When the GSM modem receives a message the microcontroller will process the message with the keyword saved in it. Then, it will get the location of the stick from the GPS modem and transmit the location to the GSM modem in order to respond to the sender. In case of an emergency, the user of the stick can press the emergency button the microcontroller access the location from the GPS modem and transmit the location to the GSM modem which will send a SMS messages to the saved number in the system.

Figure 6. GPS-GSM module

5. Implementing the Feedback System

The device that alerts the user to obstacles in their path is the vibration motor. The motor is housed in the cane, and is connected to the Arduino. The Arduino analyzes data from the ultrasonic sensor, and it is this data that is sent to the vibration motor in the form of a corresponding PWM duty cycle. Depending on the number of pulses, the vibration motor receives varying amounts of power, which causes the vibration motor to spin at differing speeds. These speeds vary discretely instead of continuously, so that a given range of distances will correspond to one vibration intensity. Additionally, each distance will also correspond to a certain delay between vibrations, with greater distances having greater delays.

6. Features

6.1. Detection of Obstacles

The obstacle detection circuit consists of an ultrasonic sensor interfaced to the Arduino Uno Board. The sensor detects the presence of obstacle in each direction and then the range of the obstacle is calculated. If the distance is within 70cm then vibration motor will be vibrating with highest intensity and also the buzzer will be on. If the distance is between 70cm and 150cm then the vibration motor will vibrate with medium intensity and if the distance is above 250cm then the intensity of the vibration motor will be less.
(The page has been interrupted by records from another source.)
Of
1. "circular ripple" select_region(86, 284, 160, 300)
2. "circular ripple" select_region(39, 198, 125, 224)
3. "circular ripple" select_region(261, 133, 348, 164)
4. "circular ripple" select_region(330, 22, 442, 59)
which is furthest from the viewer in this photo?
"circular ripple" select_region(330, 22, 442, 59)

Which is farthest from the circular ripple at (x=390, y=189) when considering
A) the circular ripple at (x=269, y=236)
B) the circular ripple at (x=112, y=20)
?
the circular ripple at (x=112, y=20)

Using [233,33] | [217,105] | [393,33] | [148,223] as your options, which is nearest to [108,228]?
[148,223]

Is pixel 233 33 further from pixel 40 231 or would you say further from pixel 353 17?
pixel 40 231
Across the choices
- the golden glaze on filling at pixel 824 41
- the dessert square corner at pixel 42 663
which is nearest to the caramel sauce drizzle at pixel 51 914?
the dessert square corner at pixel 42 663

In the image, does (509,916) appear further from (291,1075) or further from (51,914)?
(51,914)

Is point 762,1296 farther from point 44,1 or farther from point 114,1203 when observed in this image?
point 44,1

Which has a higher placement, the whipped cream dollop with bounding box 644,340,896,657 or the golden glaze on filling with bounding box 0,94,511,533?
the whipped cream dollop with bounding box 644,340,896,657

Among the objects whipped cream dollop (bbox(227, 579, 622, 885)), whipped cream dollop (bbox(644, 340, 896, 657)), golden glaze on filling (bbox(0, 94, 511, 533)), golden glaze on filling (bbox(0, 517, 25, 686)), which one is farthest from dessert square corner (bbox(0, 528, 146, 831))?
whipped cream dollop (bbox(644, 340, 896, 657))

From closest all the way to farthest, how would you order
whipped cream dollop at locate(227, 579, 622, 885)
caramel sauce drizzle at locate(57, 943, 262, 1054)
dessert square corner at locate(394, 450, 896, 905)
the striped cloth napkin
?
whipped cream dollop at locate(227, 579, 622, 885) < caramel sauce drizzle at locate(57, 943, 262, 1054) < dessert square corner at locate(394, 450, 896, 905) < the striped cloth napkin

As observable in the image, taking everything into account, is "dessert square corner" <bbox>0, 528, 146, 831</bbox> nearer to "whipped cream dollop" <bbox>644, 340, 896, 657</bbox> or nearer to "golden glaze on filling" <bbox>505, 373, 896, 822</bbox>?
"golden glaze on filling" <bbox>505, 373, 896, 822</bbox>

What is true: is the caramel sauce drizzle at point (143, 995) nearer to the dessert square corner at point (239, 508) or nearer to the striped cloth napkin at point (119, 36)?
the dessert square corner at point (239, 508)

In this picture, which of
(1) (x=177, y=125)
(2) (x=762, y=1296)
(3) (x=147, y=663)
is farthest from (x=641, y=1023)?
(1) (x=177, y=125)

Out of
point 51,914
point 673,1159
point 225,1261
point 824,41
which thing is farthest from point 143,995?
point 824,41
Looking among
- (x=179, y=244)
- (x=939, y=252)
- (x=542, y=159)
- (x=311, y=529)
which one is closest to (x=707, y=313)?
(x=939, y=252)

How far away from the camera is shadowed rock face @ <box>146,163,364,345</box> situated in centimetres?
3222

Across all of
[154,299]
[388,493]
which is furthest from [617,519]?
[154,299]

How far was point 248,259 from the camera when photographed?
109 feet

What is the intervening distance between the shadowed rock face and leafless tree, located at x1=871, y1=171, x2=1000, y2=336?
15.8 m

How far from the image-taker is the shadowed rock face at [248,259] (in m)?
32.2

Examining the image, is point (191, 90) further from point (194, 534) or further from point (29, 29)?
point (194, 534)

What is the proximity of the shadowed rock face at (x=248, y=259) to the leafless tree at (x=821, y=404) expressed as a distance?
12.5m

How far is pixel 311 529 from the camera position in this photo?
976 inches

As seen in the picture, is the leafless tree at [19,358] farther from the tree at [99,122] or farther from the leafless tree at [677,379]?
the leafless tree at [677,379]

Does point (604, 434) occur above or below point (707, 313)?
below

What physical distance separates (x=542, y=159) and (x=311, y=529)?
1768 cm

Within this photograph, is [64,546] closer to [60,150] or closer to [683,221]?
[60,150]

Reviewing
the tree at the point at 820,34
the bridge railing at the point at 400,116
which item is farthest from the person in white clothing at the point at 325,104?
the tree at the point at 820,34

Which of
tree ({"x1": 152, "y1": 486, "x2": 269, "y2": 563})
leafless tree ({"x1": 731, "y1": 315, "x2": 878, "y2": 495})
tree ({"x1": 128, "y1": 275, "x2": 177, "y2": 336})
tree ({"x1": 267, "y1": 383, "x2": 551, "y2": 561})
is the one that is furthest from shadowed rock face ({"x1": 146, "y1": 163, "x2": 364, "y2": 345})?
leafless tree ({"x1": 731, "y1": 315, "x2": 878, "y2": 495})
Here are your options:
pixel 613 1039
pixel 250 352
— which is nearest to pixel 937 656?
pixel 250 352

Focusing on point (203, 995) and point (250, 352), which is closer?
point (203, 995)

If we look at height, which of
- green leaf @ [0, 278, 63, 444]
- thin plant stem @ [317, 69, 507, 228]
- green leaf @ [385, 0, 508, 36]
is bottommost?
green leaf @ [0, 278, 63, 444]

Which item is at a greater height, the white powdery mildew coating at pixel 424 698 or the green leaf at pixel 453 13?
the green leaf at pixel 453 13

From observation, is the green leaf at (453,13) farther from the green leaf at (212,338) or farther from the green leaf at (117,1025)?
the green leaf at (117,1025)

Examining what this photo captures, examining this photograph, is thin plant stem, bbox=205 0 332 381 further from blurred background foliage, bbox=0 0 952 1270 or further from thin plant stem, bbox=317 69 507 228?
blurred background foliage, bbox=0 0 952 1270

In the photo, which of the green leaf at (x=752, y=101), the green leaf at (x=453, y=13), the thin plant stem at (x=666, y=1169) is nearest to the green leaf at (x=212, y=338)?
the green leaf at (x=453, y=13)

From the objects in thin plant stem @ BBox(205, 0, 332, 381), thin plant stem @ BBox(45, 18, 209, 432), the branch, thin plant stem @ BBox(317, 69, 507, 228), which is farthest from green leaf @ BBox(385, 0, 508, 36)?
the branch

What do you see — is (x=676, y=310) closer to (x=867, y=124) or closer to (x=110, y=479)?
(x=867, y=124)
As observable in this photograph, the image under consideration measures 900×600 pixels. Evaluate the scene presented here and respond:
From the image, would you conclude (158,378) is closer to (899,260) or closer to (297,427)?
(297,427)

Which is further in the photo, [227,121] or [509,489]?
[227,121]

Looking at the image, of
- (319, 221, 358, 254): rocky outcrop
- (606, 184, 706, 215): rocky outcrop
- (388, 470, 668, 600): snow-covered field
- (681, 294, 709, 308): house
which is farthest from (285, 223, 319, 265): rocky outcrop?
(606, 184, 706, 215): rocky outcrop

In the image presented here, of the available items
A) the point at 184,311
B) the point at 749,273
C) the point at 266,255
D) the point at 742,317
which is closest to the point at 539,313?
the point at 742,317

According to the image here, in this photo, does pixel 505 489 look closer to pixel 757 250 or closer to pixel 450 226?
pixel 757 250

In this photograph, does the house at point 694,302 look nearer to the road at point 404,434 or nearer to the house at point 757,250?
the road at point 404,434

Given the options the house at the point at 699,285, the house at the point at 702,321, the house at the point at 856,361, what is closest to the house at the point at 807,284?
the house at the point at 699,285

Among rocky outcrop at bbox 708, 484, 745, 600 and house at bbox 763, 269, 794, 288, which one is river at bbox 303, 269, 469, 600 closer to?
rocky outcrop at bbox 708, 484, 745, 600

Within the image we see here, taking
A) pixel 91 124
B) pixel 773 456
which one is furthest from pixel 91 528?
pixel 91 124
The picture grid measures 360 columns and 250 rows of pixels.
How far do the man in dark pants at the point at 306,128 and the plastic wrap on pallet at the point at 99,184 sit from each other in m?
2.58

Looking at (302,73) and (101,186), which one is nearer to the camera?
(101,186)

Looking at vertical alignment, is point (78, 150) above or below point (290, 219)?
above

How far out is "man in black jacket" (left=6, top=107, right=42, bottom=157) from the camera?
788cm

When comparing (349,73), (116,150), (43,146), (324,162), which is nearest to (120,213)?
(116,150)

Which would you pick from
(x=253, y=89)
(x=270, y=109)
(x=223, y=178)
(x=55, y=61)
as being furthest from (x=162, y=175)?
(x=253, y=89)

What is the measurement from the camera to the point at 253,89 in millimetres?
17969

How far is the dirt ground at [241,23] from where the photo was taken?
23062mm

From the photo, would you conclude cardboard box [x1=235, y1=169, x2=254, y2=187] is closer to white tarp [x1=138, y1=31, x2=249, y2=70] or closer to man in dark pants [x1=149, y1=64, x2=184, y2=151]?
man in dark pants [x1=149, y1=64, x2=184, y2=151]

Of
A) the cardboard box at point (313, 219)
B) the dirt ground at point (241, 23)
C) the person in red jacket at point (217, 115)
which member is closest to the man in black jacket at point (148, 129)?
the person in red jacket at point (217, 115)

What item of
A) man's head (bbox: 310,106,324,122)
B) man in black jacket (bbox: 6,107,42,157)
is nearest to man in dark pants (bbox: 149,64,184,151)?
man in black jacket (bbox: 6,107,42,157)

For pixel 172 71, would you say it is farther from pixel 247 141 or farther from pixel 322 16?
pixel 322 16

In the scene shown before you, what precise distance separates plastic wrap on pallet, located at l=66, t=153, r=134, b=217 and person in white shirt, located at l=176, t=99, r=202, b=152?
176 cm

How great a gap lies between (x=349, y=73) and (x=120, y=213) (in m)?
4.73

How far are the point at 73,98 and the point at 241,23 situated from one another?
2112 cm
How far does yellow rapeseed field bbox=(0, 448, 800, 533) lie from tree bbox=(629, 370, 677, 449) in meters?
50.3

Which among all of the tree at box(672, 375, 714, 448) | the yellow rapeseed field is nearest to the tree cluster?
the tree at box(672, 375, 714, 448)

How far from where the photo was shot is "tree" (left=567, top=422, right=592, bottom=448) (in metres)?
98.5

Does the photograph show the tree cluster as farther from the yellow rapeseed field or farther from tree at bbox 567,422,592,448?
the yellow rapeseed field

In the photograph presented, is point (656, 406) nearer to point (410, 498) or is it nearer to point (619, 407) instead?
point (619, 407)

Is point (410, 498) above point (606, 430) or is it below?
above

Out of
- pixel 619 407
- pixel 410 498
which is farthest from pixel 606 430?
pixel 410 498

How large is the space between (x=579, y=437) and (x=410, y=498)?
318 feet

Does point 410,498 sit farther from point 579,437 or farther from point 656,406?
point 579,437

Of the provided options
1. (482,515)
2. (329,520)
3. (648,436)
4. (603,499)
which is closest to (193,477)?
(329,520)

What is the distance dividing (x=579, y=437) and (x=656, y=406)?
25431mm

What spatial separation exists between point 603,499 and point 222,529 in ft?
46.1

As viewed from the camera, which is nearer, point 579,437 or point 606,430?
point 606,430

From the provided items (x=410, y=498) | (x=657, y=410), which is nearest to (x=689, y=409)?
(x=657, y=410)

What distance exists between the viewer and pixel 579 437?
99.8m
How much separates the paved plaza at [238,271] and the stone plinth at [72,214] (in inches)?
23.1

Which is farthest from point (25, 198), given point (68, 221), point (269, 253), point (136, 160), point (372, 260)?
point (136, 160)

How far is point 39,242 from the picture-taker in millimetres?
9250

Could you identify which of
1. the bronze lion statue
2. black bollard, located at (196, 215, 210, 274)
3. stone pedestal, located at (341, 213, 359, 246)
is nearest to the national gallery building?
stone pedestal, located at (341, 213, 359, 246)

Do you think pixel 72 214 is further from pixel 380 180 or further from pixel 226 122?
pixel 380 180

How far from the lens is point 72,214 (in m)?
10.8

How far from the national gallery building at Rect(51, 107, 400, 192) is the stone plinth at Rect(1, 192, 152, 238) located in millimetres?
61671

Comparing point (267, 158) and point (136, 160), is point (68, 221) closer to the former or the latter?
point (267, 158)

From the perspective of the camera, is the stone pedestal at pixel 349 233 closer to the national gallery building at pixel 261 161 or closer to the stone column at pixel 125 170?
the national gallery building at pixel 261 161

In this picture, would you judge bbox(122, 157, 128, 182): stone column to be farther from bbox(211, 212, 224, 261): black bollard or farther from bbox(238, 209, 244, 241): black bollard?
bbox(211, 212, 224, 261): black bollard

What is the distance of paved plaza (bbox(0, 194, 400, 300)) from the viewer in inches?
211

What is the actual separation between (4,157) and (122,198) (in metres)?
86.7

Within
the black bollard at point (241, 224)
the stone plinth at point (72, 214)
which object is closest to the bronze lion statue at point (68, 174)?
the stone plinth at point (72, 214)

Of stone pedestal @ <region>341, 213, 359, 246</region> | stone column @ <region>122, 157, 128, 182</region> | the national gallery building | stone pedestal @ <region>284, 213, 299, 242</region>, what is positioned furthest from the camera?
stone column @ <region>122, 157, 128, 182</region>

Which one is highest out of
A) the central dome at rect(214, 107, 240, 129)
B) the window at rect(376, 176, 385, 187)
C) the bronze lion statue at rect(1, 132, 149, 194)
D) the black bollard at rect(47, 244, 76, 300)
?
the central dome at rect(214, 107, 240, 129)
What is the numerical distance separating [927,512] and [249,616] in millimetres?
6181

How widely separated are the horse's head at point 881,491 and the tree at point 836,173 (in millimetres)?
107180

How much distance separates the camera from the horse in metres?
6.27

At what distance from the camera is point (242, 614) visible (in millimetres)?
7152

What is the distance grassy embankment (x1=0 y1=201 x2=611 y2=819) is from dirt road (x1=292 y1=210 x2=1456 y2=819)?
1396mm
6.2. Detection of Potholes

The pothole detection system consists of an ultrasonic sensor and a buzzer interfaced with the Arduino Uno. The working of this circuit is based on the assumption that the height of the ultrasonic sensor mounted on the stick will remain constant in case of a plain path. But if there occurs any noticeable increase in its height from the ground above a certain threshold level then the buzzer will start buzzing. This will help the visually impaired person in detecting a pothole or a staircase ahead.

6.3. Emergency Calling

The GSM_GPS module is used in emergency situation. This module receives the information from the GPS satellite in NMEA format and transfers the latitude and longitude information as SMS message to a predefined mobile number in case of emergency.

7. Flowchart

Figure 7

8. Conclusions

The goal of the smart cane is to bring the white cane up to technological modernity while maintaining its affordable price. The Smart Cane is geared towards an elderly, less affluent demographic group that would demand comfort, accessibility, and affordability from the product. Using the ultrasonic sensor, Arduino board, and vibration motor, the Smart Cane greatly increases the object detection range of the white cane, thereby improving the lives of the visually impaired users. Also the GSM-GPS technology used in the system provides security during emergency situations. Overall, the use of technology provides much more benefits than the white cane, and has taken a great leap towards improving the lives of the visually impaired.

ACKNOWLEDGEMENTS

We express our sincere gratitude to the Management of our College, St Joseph Engineering College, Mangalore, for providing us an environment with all infrastructure and lab facilities that helped us to finish our project work productively.

We also express our heartfelt thanks to Roman and Catherine School for the Blind, for their valuable suggestions.

Finally, we would like to thank all those people who have directly and indirectly helped us in our work.